A Look at Sleep Science as Alternating Sleep States in Octopus Confirmed

Publish date: 2023-04-07

Some aspects of sleep science are studied through animal sleep habits. This is because learning about things like memory consolidation during sleep can only go so far with human study. Can we really learn from animal sleep studies?

Octopuses may be able to dream. Their colors often flicker while they doze, suggesting something similar to REM sleep. Although that’s a curious fact, it may not seem too important to our everyday lives, aside from maybe winning a question at trivia night—but it is.

Sleep studies in humans can only tell us so much. Sleep science shows how we store memories for long-term storage—or delete them—while we sleep, but those studies are limited to phenomenological or philosophical realms. How do we get a better and more neurophysiological view of the relationship between sleep and memory? Animal sleep studies.

In his video series Secrets of Sleep Science: From Dreams to Disorders, Dr. H. Craig Heller, the Lorry I. Lokey/Business Wire Professor of Biological Sciences and Human Biology at Stanford University, explained how it works using a study of sleepy kittens.

Three Groups of Sleepy Kittens

Learning any motor skill comes with practice, but progress is seen in the brain during periods of both wake and sleep. Dr. Heller noted that in a visual discrimination task, improvement was “limited to the region of the visual field that was used in the training” and not shown in regions of the system not needed in the visual discrimination task.

“That means that the improvement was not in the visual system as a whole, but only in the specific visual circuits that were involved in the training,” he said. “Could the improvement be due to structural changes in those circuits?”
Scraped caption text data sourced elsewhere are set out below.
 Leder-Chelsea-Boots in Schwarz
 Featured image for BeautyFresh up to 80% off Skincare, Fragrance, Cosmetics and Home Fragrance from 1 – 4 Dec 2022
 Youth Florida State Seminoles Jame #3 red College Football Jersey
To learn this, scientist Marcos Frank tested binocular vision in kittens. The visual cortex on each side of the brain receives information from both eyes, which is how we have depth perception. So Frank took three groups of kittens and in the first group, he closed one eye of each kitten during the last six hours of light for the day. In the second group, he did the same but allowed the kittens to sleep for the next six hours in the dark. In the third group, he closed one eye in each kitten again, then put them in the dark but prevented them from sleeping.

A Cat’s Eye

“In each kitten, he then measured the amount of input to the visual cortical neurons from the left and right eyes,” Dr. Heller said. “He found that even six hours of monocular deprivation in the light caused there to be more input to the visual cortex from the open eye.

“This shift was amplified during the next six hours in the dark if the kitten slept, but if not, if the kitten was sleep deprived, this rewiring did not occur.”
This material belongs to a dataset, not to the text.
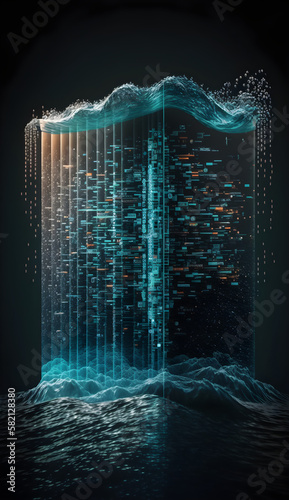 data points rain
Aside from making us ask ourselves how we’d feel keeping sleepy kittens awake for science, what were the outcomes of this study?

“Only six hours of asymmetry in visual stimulation was sufficient to induce structural changes in the visual system, and these changes were largely dependent on sleep,” Dr. Heller said. “It is therefore likely that the changes resulting from training in the visual discrimination task were also due to synaptic structural changes in the specific pathways that were used, and these changes were dependent on sleep.”

Animal sleep studies can teach us about structural changes in the body and brain that human sleep studies can’t. Despite branching off from an evolutionary standpoint 500 million years ago, we may yet learn something about ourselves from octopus sleep states.